KACCGA Bylaws


"CHAPTER 1.

GENERAL PROVISIONS "

Article 1 (Name) The organization shall be called the “Korean American Chamber of Commerce of Georgia” (hereafter “the Chamber”). 


Article 2 (Location) The principal office of the Chamber shall be located in the metropolitan Atlanta area, and the Chamber’s jurisdiction shall cover the State of Georgia. 


Article 3 (Purpose) The purpose of the Chamber is to promote unity among Korean-American businesspersons, collaborate with industry and ethnic groups, support business development, protect members’ rights, and contribute to the advancement of the Korean-American community in the United States. 


Article 4 (Activities) To accomplish the purposes outlined in Article 3, the Chamber may undertake the following activities: 

1. Promote cooperation and networking among members 

2. Collaborate with economic organizations and government agencies 

3. Conduct education, seminars, and capacity-building programs 

4. Contribute to community development 

5. Conduct revenue-generating activities permitted under IRS rules 

6. Execute other projects approved by the Board 


Article 4-2 (Legal Status — Modernized Addition) The Chamber operates under the following legal statuses in compliance with federal law, Georgia state law, and IRS regulations: 

1. The Chamber (KACCGA Headquarters) operates as a 501(c)(6) Business League. 

2. The “KACCGA Foundation” may be established as a separate 501(c)(3) charitable organization to conduct educational and public-benefit programs. 

3. Both entities shall maintain separate accounting, tax filings, and fund management in accordance with law. 

4. The two entities may collaborate on programs aligned with their exempt purposes. 


"CHAPTER 2. MEMBERSHIP "

Article 5 (Membership Categories) 

Membership of the Chamber shall consist of Regular Members and Associate Members. 


Paragraph 1 (Regular Members) 

Regular Members shall be business owners or professionals who support the mission and objectives of the Chamber, are at least 18 years of age, and have paid the required annual membership dues. 


Paragraph 2 (Associate Members) 

Associate Members are individuals aged 18 or older who support the Chamber’s purposes but are not required to pay membership dues.

> _Information shown_:
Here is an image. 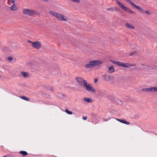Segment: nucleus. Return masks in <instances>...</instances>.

> _Your tasks_:
- A) Answer from the KACCGA bylaws:
(i) In what area is the Chamber's principal office located?
(ii) Under what status does the KACCGA Headquarters operate?
(iii) What is the minimum age for Associate Members?
- B) Write the next part of the KACCGA bylaws, picking up after the paragraph on Associate Members.
Nothing in the listing is needed here.

> _Answers for this exercise_:
- A)
(i) The metropolitan Atlanta area.
(ii) As a 501(c)(6) Business League.
(iii) 18 years of age.

- B)
Article 6 (Rights and Duties) 

Paragraph 1 (Duties) 

Regular Members shall comply with these Bylaws and pay all required membership dues. 


Paragraph 2 (Rights) 

Regular Members possess the right to vote, the right to elect officers, and the eligibility to be elected to office. 


Paragraph 3 (Commendation and Discipline) 

Members who provide outstanding service may be formally commended. Members who damage the Chamber’s reputation or act contrary to its purposes may receive a warning, disciplinary action, or expulsion. (See Finance section for compensation liability.) 


Paragraph 4 (Associate Members) 

Associate Members may participate in discussions but do not possess voting rights, election rights, or eligibility for office. 


Article 7 (Member Qualification and Restoration) 

A member shall lose membership under the following conditions: 

1. Voluntary withdrawal 

2. Non-payment of dues for two consecutive years 

3. Expulsion by disciplinary action 


A former member may apply for reinstatement subject to Board review and approval. 


"CHAPTER 3.

MEETINGS AND

GOVERNING BODIES** "

Article 7 (Meetings) 

The Chamber shall maintain a General Assembly as its highest decision-making body and a Board of Directors which acts on its behalf between meetings. 


Article 8 (General Assembly and Convening) 

Paragraph 1 (Annual General Meeting) 

The Annual General Meeting shall be convened by the President during the month of December each year. 


Paragraph 2 (Special Meetings) 

A Special Meeting shall be convened under the following circumstances: 

1. When the President deems it necessary 

2. Upon request by a majority of the Board 

3. When 30 Regular Members submit a written request specifying agenda and reason → The President must convene the meeting within 21 days 


Paragraph 3 (Notice) 

Notice of a General Assembly shall be issued at least 15 days prior to the meeting and must include the date, time, location, and agenda. 


Article 9 (Quorum) 

The General Assembly shall constitute a quorum with the attendance of two-thirds (2/3) of all Regular Members. 


Paragraph 1 (Voting) 

Resolutions pass by a majority vote of members present. In the event of a tie, the Chair casts the deciding vote. 


Paragraph 2 (Amendments and Impeachment) 

Bylaw amendments and impeachment of the President require a two-thirds majority vote of the members present. 


Article 10 (Matters for Resolution) 

The General Assembly shall vote on: 

1. Annual business and financial report 

2. New year’s business plan and budget 

3. Board report 

4. Auditor’s report 

5. Other major matters requiring approval 


Article 11 (Board of Directors) 

The Board of Directors is the primary governing body of the Chamber, serving the interests and development of the organization and its members. 


Article 12 (Composition) 

1. The Senior Vice President and Secretary-General may serve as ex officio Directors. 

2. Directors are appointed by the President and must be Regular Members aged 26 or older. 

3. The Board shall consist of at least 20 Directors and shall be organized in January each year. 


Article 13 (Chairperson) 

1. The Chairperson shall be elected by the Board. 

2. The Chairperson shall not concurrently serve as President. 

3. After Board formation, the Chairperson may appoint additional Directors. 

4. The Chairperson organizes the Board structure, including Vice Chairs and General Affairs Directors. 


Article 14 (Functions of the Board)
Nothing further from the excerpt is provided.